┌────────
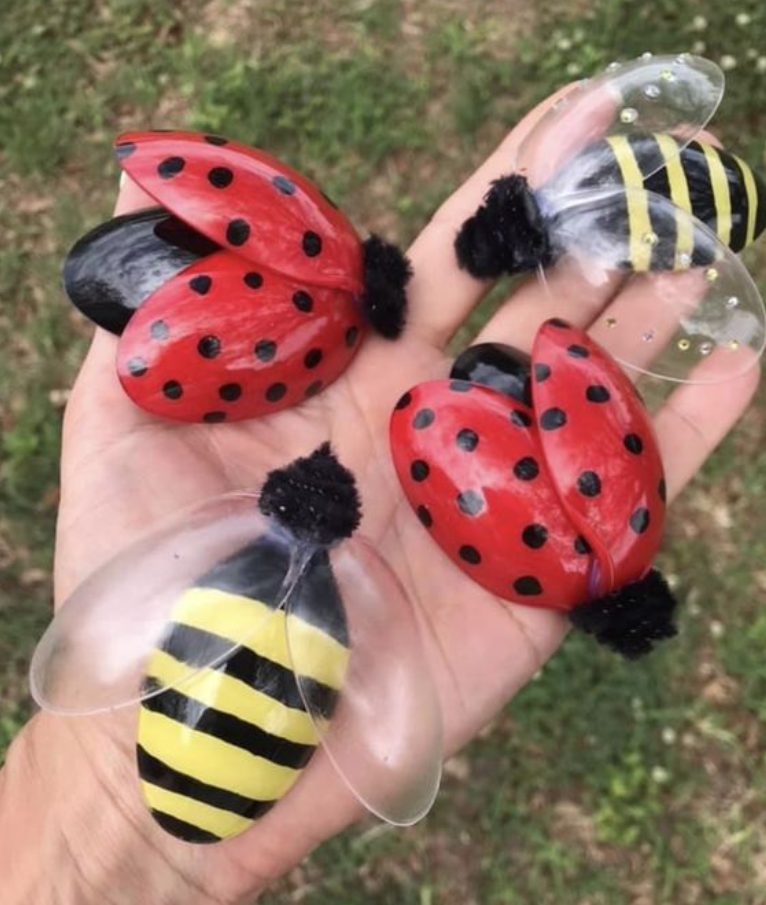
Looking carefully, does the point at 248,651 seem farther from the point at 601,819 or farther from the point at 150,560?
the point at 601,819

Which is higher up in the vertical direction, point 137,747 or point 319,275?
point 319,275

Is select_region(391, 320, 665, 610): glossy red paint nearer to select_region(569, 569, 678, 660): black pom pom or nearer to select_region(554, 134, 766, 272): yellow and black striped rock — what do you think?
select_region(569, 569, 678, 660): black pom pom

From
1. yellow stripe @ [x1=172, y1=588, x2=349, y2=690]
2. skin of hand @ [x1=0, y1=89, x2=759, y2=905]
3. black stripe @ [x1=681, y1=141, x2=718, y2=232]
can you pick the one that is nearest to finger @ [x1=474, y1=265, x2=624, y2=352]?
skin of hand @ [x1=0, y1=89, x2=759, y2=905]

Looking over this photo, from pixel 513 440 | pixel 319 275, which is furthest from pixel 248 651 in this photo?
pixel 319 275

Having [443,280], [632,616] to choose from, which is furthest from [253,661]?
[443,280]

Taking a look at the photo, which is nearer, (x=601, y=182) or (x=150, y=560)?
(x=150, y=560)

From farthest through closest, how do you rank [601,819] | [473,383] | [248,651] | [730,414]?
[601,819]
[730,414]
[473,383]
[248,651]

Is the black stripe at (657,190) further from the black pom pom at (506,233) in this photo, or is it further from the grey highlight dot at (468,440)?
the grey highlight dot at (468,440)
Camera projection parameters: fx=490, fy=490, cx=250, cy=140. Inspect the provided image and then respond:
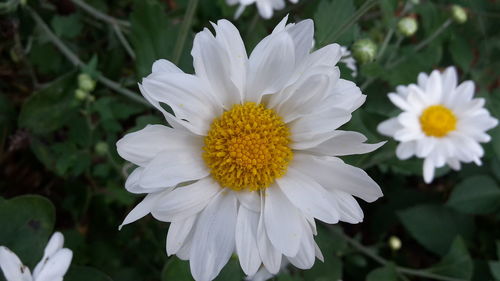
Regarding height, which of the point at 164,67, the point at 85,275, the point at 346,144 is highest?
the point at 164,67

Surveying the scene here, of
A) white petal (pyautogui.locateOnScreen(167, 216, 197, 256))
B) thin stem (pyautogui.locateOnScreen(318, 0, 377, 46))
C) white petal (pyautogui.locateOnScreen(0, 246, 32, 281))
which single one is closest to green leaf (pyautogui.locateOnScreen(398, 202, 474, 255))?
thin stem (pyautogui.locateOnScreen(318, 0, 377, 46))

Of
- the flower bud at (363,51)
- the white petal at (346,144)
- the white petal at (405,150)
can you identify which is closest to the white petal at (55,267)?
└────────
** GIVEN INSTRUCTION **
Output the lines of the material as a Markdown table with the columns Row and Line. Start at the line that contains "Camera projection parameters: fx=490, fy=490, cx=250, cy=140." and end at the last line of the material, including both. Number each row, skip blank lines, and leave out the pictures.

** FINAL ANSWER **
| Row | Line |
|---|---|
| 1 | Camera projection parameters: fx=490, fy=490, cx=250, cy=140. Inspect the provided image and then respond: |
| 2 | Regarding height, which of the point at 164,67, the point at 85,275, the point at 346,144 is highest? |
| 3 | the point at 164,67 |
| 4 | Surveying the scene here, of |
| 5 | A) white petal (pyautogui.locateOnScreen(167, 216, 197, 256)) |
| 6 | B) thin stem (pyautogui.locateOnScreen(318, 0, 377, 46)) |
| 7 | C) white petal (pyautogui.locateOnScreen(0, 246, 32, 281)) |
| 8 | which single one is closest to green leaf (pyautogui.locateOnScreen(398, 202, 474, 255))? |
| 9 | thin stem (pyautogui.locateOnScreen(318, 0, 377, 46)) |
| 10 | Of |
| 11 | - the flower bud at (363,51) |
| 12 | - the white petal at (346,144) |
| 13 | - the white petal at (405,150) |
| 14 | can you identify which is closest to the white petal at (55,267)? |